Figure 1: Usage des phytosanitaires en France – Source : OCDE, 2016
Un focus sur la fiscalité environnementale
Le développement de la fiscalité écologique constitue une recommandation transversale du rapport de l’OCDE ; les enjeux liés à la fiscalité apparaissant aussi bien dans les analyses portant sur les transports, sur la politique agricole ou sur la biodiversité. A titre d’illustration, la fiscalité des carburants est favorable au diesel, ce qui aggrave la pollution de l’air. Le verdissement de la fiscalité constitue pour l’OCDE un axe d’action essentiel alors que le poids de la fiscalité écologique dans l’économie française reste assez faible (2% du PIB pour une moyenne de 2,4% pour les pays européens de l’OCDE) et que le principe pollueur-payeur, qui a pourtant une valeur constitutionnelle, se reflète peu dans les dispositifs fiscaux.

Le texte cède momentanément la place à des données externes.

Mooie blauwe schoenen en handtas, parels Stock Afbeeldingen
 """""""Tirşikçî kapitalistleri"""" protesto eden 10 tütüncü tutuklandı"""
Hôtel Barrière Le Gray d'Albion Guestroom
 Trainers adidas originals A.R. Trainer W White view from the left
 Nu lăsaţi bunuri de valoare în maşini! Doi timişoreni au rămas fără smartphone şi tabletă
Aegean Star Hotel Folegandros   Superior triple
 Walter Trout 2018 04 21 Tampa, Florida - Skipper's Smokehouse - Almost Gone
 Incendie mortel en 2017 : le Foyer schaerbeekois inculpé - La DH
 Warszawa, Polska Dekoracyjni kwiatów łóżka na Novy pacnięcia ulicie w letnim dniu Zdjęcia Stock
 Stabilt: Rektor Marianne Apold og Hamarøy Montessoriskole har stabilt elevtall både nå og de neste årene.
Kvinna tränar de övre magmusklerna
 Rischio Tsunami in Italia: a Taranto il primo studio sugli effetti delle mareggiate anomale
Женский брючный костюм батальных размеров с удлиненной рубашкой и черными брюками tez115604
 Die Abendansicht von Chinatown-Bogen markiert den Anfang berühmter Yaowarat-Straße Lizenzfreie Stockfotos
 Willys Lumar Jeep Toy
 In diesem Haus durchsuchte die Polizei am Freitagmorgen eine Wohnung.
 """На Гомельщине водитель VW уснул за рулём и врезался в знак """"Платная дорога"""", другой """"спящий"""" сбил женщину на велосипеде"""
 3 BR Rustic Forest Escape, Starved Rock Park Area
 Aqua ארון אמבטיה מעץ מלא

Figure 2 : Poids de la fiscalité écologique dans les systèmes fiscaux
Si des efforts ont été réalisés (l’intégration d’une composante carbone dans la taxation des énergies fossiles en est un excellent exemple), des subventions dommageables à l’environnement pourraient encore être supprimées. C’est le cas par exemple des aides publiques favorisant la destruction des habitats naturels, la surexploitation des ressources et les pollutions, qui doivent être restructurées. Les réformes de la fiscalité sont cependant délicates à mener (on se souvient de l’abandon de l’écotaxe) surtout quand elles remettent en cause des orientations économiques et politiques bien ancrées telles que l’avantage accordé au diesel ou le soutien à l’agriculture intensive et aux industries agro-alimentaires qui en dépendent. Ces recommandations de l’OCDE devraient permettre de donner plus de poids aux propositions de réforme que pourraient formuler à l’avenir le Comité pour l’économie verte. Il faut cependant rappeler que le rapport de l’OCDE n’a aucun caractère contraignant et vise à favoriser l’auto-évaluation des pays sur leurs politiques.
Dans le cadre de sa participation au programme RESCCUE (Restoration of Ecosystem Services and Adaptation to Climate Change), Vertigo Lab travaille sur la thématique de la fiscalité écologique à l’échelle de la Nouvelle-Calédonie, à travers notamment l’identification des principaux effets négatifs de la fiscalité et l’évaluation de ses potentiels impacts environnementaux et socio-économiques. Ce projet permettra d’appuyer le gouvernement néo-calédonien dans la réforme des dispositifs fiscaux les plus dommageables aux écosystèmes et à la biodiversité.
1] Voir l’article paru dans Le Monde : «L’OCDE pointe les insuffisances de la politique environnementale de la France », Rémi Barroux, 11 juillet 2016.